### DOCUMENT SEGMENT

As seen from 6912+ cases above, many thousands of if / case / for clauses doing interval checks can be made simpler and easier to read. Also, it has advantages for IEEE floats, see below. What do you think?

robpike commented 5 years ago

If people would just learn to write them like this:

if 'a' <= c && c <= 'z' ...

or, for exclusion:

if c < 'a' || 'z' < c

the benefits of this suggestion would be very small.

ianlancetaylor commented 5 years ago

I believe the rule here would be that a cmpop1 b cmpop2 c is syntactic sugar for tmp := b; a cmpop1 tmp && tmp cmpop2 c . Here the cmpop operators may be any of <, <=, >=, >.

deanveloper commented 5 years ago

@robpike While that looks enticing, keeping the variable on the left side is often the most common thing to do, and switching between having it on the left and right, especially in a single expression, makes me second/third guess myself on my "greater than"s and my "less than"s.

I still am unsure if I like this proposal, while I've definitely thought "man, a language where you could chain comparisons would be cool" (I did not know python did this), I don't think it quite fits into Go.

I can say that when chained even further (not sure this is really a use case), it definitely is easier to understand:

x := foo() < bar() > baz() < buzz()

that may be hard to understand, but this is harder in my eyes:

var x bool
barVal := bar()
if foo() < barVal {
    bazVal := baz()
    if barVal > bazVal {
        if bazVal < buzz() {
            x = true
        }
    }
}

Granted, complexity should grow vertically, not horizontally. I also could have possibly made it a bit clearer if I had done something like if foo() >= barVal { break block } which would get rid of the "indentation hell" problem.

Either way, it seems like a nifty feature, but it's not a need-to-have

jfcg commented 5 years ago

I think it is best to allow chaining for monotone relations. x < y >= z is not what it looks like. It could be misread as an interval check. Interval checks would become really comfortable to read with chaining. Anything beyond that does not fit Go well, I think.

### DIRECTIVE
Copy out the comparison-chaining thread from "I still am unsure" up to and including "fits into Go.", swapping in "suggestion" wherever "proposal" appears.

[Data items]
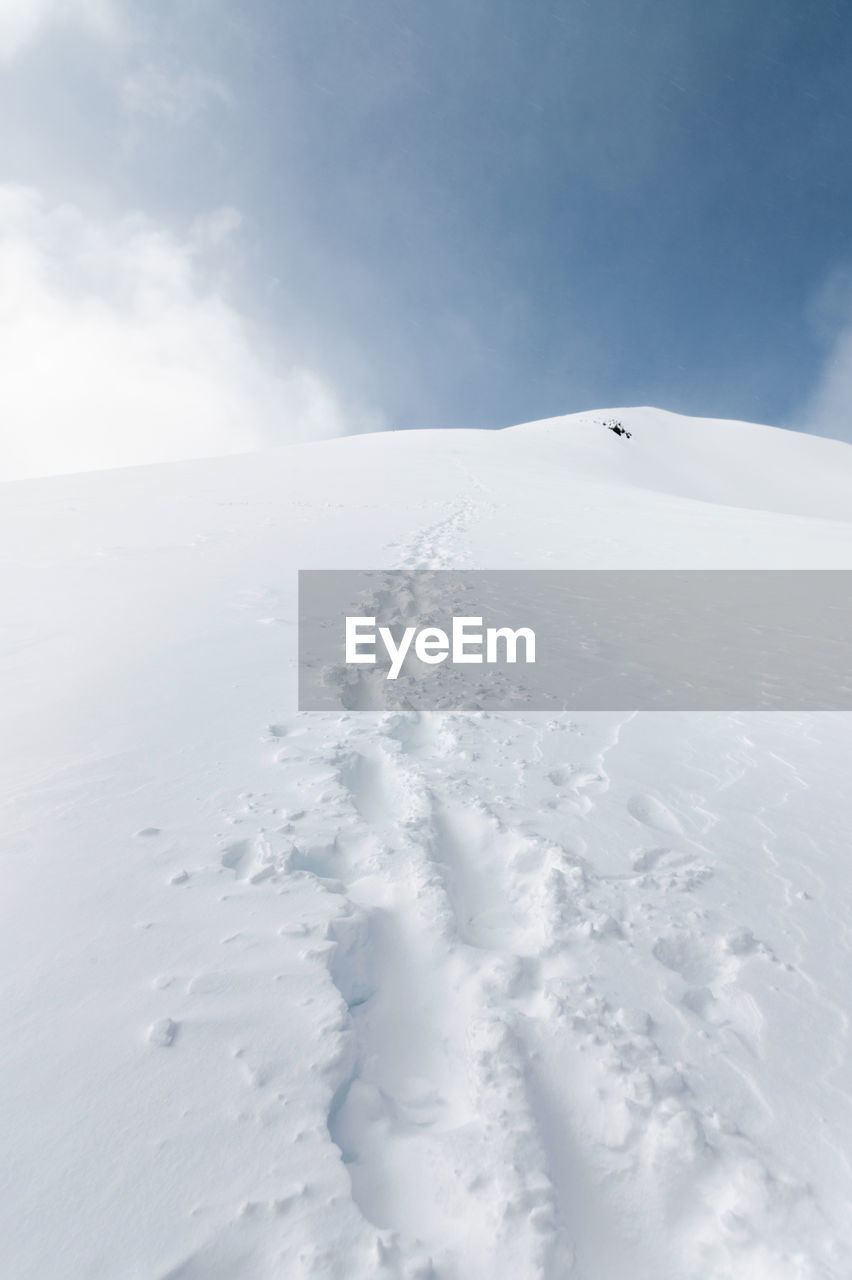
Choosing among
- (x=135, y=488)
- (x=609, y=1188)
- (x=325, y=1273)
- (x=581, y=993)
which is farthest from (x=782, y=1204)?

### SOLVED PROBLEM
I still am unsure if I like this suggestion, while I've definitely thought "man, a language where you could chain comparisons would be cool" (I did not know python did this), I don't think it quite fits into Go.